6502.org Forum  Projects  Code  Documents  Tools  Forum
It is currently Mon Sep 30, 2024 6:27 am

All times are UTC




Post new topic Reply to topic  [ 6 posts ] 
Author Message
PostPosted: Mon May 14, 2018 3:01 am 
Offline

Joined: Wed Jun 26, 2013 9:06 pm
Posts: 56
Most people I know write faster code on the 6502 than they do on the 65816, eventhough the 65816 can run 6502 code. Why is this the case?


Top
 Profile  
Reply with quote  
PostPosted: Mon May 14, 2018 4:40 am 
Offline
User avatar

Joined: Thu May 28, 2009 9:46 pm
Posts: 8407
Location: Midwestern USA
Aaendi wrote:
Most people I know write faster code on the 6502 than they do on the 65816, even though the 65816 can run 6502 code. Why is this the case?

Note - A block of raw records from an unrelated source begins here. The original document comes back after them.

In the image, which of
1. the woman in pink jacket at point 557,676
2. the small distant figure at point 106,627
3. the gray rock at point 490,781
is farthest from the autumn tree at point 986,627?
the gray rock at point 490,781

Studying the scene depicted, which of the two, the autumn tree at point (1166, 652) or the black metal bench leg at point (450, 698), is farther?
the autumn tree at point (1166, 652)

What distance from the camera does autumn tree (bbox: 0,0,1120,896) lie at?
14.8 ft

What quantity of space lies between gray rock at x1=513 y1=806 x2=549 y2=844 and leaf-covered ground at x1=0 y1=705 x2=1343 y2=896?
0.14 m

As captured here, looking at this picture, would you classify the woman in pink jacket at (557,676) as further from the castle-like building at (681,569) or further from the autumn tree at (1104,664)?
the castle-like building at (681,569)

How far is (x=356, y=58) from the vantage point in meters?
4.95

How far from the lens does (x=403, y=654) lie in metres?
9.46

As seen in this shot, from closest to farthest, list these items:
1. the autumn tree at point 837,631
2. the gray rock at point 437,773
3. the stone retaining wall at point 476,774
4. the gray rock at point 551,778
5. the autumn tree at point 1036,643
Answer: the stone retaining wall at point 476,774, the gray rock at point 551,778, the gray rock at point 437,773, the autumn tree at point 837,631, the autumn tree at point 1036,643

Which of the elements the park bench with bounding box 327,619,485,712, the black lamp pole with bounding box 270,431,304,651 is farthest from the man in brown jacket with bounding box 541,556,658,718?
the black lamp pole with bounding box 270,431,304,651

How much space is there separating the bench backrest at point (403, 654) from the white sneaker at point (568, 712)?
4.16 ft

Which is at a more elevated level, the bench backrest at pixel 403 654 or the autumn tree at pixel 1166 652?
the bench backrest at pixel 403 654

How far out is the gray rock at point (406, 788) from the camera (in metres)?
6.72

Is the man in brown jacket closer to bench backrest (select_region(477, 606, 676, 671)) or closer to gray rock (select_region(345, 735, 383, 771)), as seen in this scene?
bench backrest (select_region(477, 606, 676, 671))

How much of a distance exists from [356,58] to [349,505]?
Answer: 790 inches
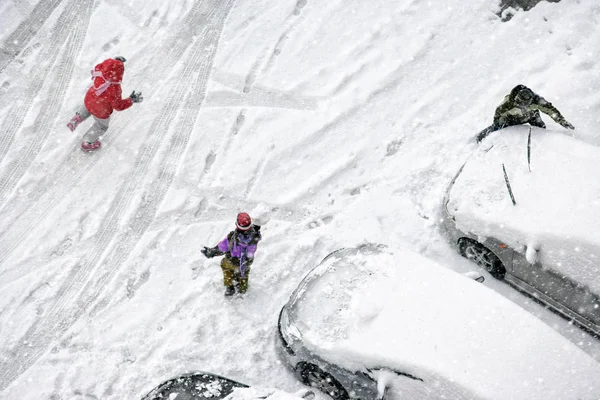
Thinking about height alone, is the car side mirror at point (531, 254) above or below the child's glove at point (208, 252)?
below

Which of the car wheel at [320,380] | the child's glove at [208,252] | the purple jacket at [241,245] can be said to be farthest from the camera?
the child's glove at [208,252]

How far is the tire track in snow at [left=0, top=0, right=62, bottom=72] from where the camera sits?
27.4ft

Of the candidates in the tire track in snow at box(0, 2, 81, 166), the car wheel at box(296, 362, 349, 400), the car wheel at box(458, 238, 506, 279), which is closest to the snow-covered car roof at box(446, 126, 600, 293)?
the car wheel at box(458, 238, 506, 279)

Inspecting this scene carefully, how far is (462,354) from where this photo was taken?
15.0 ft

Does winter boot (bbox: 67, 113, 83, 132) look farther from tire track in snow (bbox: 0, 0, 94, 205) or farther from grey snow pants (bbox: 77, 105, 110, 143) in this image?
tire track in snow (bbox: 0, 0, 94, 205)

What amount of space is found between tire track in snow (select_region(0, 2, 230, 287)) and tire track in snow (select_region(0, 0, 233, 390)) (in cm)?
26

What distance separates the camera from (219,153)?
7.51m

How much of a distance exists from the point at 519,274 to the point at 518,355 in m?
1.36

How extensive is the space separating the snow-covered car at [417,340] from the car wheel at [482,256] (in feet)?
3.37

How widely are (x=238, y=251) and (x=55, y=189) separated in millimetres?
3304

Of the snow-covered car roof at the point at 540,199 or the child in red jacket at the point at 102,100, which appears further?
the child in red jacket at the point at 102,100

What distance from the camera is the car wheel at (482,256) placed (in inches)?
235

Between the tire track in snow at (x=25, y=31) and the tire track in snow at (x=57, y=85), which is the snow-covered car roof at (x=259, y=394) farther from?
the tire track in snow at (x=25, y=31)

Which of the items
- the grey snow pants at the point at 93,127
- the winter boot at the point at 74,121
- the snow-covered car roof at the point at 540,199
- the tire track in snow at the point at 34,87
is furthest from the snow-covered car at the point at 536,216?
the tire track in snow at the point at 34,87
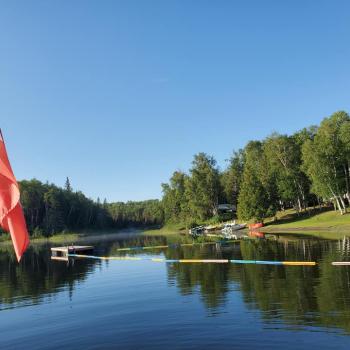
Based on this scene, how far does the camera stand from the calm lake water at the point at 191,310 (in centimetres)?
1623

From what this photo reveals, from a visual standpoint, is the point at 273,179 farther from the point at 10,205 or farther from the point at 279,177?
the point at 10,205

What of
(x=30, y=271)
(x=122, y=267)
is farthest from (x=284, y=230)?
(x=30, y=271)

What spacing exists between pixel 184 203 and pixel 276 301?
12833 centimetres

Could it be they don't know the 65C816 instruction set well enough to write programs that take full advantage of the MPU, especially the 16 bit features? Also, are they running the '816 in emulation mode or native mode? In emulation mode, the '816 is going to mostly look like a 'C02, which means the '816 generally won't perform any better than a 'C02 at the same Ø2 clock rate.

Depending on what is being executed and how an algorithm has been structured, the 65C816 in native mode can easily out-perform the 65C02 at identical Ø2 rates, sometimes by a factor of two or three. Using 16-bit operations in native mode, the '816 can fetch and store data at more than twice the rate of a 'C02, assuming identical Ø2 rates. Integer math operations, especially those which produce 32- or 64-bit results, will be done in a lot fewer Ø2 cycles, mainly because fewer loop iterations are required when arithmetic and/or logical operations can be performed 16 bits at a time.

The 65C816's stack relative addressing greatly simplifies programming tasks in which multiple parameters must be passed into and out of a subroutine, often taking a fraction of the code needed with the 'C02 to accomplish the same task. The '816's ability to relocate direct (zero) page adds even more to its flexibility. Helping matters is the '816's 16-bit stack pointer, which greatly assists in using the stack as more than just a place to save return addresses and some registers.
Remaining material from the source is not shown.